这种高大上的出行方式,让韩垚眼睛圆睁,羡慕的不得了。
“唉……可惜王馆长不让我请假……对了昆哥,你不是说要给我介绍女朋友么?啥时候啊……”
秦昆看了看韩垚,圆圆的脑袋,有些憨厚,不过是老实勤奋型的,很少抽烟、从不喝酒,除了玩游戏没什么不良嗜好。
这样的条件,除了工作环境有点问题,其他的也不差了。
只是祭家好像有规矩,不能穿华丽的衣服。他们主营花圈、死人饭、扎纸人,与鬼打交道最多,自古有规矩,祭家要穿‘寒衣’,怕穿漂亮衣服,遭鬼惦记、受鬼骚扰(主要是怕家人受骚扰)。

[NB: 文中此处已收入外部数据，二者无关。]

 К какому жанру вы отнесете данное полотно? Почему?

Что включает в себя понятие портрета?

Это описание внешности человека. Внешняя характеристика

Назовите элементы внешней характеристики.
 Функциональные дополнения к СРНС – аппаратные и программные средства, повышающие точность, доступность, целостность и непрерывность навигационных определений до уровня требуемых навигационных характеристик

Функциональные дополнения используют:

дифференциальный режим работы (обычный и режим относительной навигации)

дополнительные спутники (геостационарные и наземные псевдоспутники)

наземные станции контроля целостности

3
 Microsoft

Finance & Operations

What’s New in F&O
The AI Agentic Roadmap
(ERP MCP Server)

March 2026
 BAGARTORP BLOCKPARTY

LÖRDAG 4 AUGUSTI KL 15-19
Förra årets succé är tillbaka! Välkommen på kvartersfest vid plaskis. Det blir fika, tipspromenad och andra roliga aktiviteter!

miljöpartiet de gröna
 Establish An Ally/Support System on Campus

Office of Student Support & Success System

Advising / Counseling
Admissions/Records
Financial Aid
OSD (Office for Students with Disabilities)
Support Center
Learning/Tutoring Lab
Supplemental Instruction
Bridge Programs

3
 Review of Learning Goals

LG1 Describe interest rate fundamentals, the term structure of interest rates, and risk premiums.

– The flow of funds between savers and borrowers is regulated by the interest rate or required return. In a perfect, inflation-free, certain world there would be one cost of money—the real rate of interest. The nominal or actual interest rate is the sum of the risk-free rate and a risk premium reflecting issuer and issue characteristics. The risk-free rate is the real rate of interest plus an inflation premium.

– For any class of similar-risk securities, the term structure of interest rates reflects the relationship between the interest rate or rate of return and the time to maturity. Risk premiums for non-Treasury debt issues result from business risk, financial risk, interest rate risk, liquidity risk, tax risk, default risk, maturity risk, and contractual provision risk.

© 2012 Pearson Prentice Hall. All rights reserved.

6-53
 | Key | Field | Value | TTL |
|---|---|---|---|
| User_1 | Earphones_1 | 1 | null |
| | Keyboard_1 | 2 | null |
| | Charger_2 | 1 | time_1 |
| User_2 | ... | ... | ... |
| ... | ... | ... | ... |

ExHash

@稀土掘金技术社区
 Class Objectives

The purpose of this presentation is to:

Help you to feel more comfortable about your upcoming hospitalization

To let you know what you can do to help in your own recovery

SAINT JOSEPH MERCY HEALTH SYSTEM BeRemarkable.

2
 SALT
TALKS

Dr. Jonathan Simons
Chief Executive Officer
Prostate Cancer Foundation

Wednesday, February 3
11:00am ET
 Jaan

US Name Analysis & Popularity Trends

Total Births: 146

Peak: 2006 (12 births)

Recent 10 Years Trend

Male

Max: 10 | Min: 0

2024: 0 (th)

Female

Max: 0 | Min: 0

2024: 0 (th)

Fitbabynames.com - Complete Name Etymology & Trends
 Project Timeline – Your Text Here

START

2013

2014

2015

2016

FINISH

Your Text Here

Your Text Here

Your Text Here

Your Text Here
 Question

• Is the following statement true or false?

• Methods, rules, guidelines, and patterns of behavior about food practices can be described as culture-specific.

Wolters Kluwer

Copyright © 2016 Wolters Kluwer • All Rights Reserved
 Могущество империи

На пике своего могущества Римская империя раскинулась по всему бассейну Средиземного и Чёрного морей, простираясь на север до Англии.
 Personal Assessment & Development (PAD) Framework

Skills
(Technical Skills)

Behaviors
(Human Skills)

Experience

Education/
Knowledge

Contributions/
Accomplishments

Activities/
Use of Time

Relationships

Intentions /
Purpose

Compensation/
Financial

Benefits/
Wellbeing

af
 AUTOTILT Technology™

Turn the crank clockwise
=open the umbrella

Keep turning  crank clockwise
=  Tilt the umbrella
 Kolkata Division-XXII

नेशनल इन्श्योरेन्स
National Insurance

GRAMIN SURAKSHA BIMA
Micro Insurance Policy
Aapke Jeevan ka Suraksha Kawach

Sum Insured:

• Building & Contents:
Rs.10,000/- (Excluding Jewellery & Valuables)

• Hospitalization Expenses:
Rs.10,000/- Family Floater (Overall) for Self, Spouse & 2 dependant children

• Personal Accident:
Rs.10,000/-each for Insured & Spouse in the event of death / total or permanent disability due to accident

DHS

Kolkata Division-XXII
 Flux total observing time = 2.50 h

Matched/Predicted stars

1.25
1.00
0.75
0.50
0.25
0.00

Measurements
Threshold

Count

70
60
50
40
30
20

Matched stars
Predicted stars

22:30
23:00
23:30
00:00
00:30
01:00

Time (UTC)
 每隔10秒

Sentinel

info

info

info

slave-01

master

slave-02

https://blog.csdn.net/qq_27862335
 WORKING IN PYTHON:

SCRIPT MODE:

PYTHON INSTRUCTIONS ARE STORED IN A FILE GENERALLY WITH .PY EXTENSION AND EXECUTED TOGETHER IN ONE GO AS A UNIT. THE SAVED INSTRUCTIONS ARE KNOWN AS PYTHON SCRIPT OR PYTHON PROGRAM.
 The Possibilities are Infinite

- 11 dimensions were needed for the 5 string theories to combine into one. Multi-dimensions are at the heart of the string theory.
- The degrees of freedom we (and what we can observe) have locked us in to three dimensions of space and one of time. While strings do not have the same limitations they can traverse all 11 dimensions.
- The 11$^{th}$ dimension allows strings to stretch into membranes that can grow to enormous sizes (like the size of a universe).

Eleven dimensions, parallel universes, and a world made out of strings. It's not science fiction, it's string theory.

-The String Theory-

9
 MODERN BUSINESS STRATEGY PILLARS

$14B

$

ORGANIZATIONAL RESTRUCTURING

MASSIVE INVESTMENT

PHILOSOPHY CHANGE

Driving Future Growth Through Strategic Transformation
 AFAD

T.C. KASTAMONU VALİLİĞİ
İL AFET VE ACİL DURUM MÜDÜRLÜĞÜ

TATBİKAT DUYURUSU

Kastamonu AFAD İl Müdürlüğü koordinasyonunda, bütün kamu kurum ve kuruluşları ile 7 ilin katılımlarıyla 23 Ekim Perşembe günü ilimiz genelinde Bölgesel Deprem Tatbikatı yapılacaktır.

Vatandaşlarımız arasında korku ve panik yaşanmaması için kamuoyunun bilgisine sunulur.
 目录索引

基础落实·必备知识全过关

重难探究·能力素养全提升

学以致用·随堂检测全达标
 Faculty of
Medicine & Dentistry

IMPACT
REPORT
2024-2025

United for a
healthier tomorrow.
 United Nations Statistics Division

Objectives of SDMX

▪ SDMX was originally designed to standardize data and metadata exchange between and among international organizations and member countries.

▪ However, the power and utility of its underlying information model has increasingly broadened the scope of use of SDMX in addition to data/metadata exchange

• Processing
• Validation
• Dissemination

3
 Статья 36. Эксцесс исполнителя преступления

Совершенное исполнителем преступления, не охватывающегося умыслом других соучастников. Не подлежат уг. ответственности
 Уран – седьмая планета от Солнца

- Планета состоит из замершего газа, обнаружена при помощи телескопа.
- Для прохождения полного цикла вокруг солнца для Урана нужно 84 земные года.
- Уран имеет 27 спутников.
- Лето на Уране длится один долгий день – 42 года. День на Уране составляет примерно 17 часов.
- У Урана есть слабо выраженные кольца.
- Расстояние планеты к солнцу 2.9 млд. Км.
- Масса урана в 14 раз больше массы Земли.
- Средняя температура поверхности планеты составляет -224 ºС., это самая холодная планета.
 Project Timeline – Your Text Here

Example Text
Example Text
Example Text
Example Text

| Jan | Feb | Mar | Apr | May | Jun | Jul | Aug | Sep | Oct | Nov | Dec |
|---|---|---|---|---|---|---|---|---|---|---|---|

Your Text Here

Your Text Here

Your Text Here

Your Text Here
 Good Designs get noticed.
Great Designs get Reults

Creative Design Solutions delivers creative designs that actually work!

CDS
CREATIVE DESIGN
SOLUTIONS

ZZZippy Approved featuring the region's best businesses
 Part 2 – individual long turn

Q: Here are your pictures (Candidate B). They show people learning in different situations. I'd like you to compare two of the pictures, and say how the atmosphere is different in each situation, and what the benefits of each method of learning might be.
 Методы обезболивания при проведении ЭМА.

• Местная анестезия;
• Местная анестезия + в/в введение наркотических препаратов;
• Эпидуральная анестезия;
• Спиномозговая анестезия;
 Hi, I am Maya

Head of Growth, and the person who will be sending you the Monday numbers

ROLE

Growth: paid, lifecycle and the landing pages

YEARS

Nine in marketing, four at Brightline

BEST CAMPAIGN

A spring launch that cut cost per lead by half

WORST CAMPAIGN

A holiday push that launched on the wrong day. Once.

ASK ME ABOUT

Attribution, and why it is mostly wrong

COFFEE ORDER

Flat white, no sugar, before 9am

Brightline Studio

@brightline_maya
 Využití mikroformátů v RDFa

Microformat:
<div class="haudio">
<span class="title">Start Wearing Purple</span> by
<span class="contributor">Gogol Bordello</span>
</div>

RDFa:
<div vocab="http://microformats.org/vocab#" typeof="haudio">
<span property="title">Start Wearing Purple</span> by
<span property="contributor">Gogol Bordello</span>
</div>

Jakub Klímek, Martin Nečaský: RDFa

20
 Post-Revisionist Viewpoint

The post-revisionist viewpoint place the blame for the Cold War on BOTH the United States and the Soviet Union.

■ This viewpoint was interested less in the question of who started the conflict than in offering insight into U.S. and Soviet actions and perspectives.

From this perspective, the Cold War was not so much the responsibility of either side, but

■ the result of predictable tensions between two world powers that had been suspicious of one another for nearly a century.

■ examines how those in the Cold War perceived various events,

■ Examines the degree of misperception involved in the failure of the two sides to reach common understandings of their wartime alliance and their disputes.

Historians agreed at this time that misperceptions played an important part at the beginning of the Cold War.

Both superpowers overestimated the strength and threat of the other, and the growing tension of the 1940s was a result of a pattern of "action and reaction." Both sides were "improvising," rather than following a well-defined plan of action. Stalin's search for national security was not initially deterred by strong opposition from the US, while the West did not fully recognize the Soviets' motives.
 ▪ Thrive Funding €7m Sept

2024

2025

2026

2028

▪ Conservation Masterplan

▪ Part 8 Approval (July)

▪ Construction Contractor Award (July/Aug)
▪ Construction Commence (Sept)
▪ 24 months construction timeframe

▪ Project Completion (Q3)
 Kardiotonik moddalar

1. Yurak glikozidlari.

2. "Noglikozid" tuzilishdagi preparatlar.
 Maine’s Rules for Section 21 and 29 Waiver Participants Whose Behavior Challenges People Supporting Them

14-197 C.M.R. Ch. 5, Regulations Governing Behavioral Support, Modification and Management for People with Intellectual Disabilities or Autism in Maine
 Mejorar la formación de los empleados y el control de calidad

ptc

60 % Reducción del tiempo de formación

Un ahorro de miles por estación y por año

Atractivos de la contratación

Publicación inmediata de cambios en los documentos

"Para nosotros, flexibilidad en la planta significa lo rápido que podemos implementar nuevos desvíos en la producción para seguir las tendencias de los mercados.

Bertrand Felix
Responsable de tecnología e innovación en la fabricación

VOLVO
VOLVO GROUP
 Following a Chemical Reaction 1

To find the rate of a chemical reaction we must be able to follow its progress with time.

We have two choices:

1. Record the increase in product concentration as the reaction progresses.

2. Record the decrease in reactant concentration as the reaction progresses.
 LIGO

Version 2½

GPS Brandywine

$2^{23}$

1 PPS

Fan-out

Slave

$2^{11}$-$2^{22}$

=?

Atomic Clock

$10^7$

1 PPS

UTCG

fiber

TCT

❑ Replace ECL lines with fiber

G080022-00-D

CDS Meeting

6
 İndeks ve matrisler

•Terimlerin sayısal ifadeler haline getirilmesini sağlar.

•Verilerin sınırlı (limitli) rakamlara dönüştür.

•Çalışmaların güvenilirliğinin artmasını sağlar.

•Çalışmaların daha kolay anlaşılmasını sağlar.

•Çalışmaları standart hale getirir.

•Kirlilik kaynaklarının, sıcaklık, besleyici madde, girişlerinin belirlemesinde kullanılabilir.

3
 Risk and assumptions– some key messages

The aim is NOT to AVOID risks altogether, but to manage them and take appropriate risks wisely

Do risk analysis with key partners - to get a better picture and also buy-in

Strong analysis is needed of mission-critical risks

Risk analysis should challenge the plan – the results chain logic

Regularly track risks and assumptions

北派钟祭判三家,祭家从家主宁不为,一直到土娃,都给自己感觉土里土气的。
秦昆也没什么瞧不起人的毛病,但是尼玛现在都新世纪了,你工资也不低,就算工作时‘寒衣’加身,平时好歹捯饬一下自己啊……
大夏天,一条胸口印着‘奖’字的背心,军绿色的长裤,裤腿挽过膝盖,脚上踩着10块钱两双的拖鞋,大哥,人靠衣装马靠鞍,你来临江市的目的,是要解命找对象的啊……
韩垚觉得秦昆看着自己的眼神怪怪的,他看了看自己浑身上下,干咳一声:“昆哥,看我做什么?我这身衣服有问题吗?”
“……土娃,你觉得没问题吗?”
“没有吧?大老爷们穿什么不是穿啊……我师父平日穿的和我也没啥区别啊?再说……挺好看的。”
秦昆语重心长道:“当年我穿喇叭裤、染黄毛的时候也觉得自己帅毙了。但个人风格总得换换啊……算了算了,给你介绍个电台,里面有穿衣搭配的介绍。”
韩垚一愣,见秦昆拿着自己新买的手机下了个电台,FM74。4,放了外音。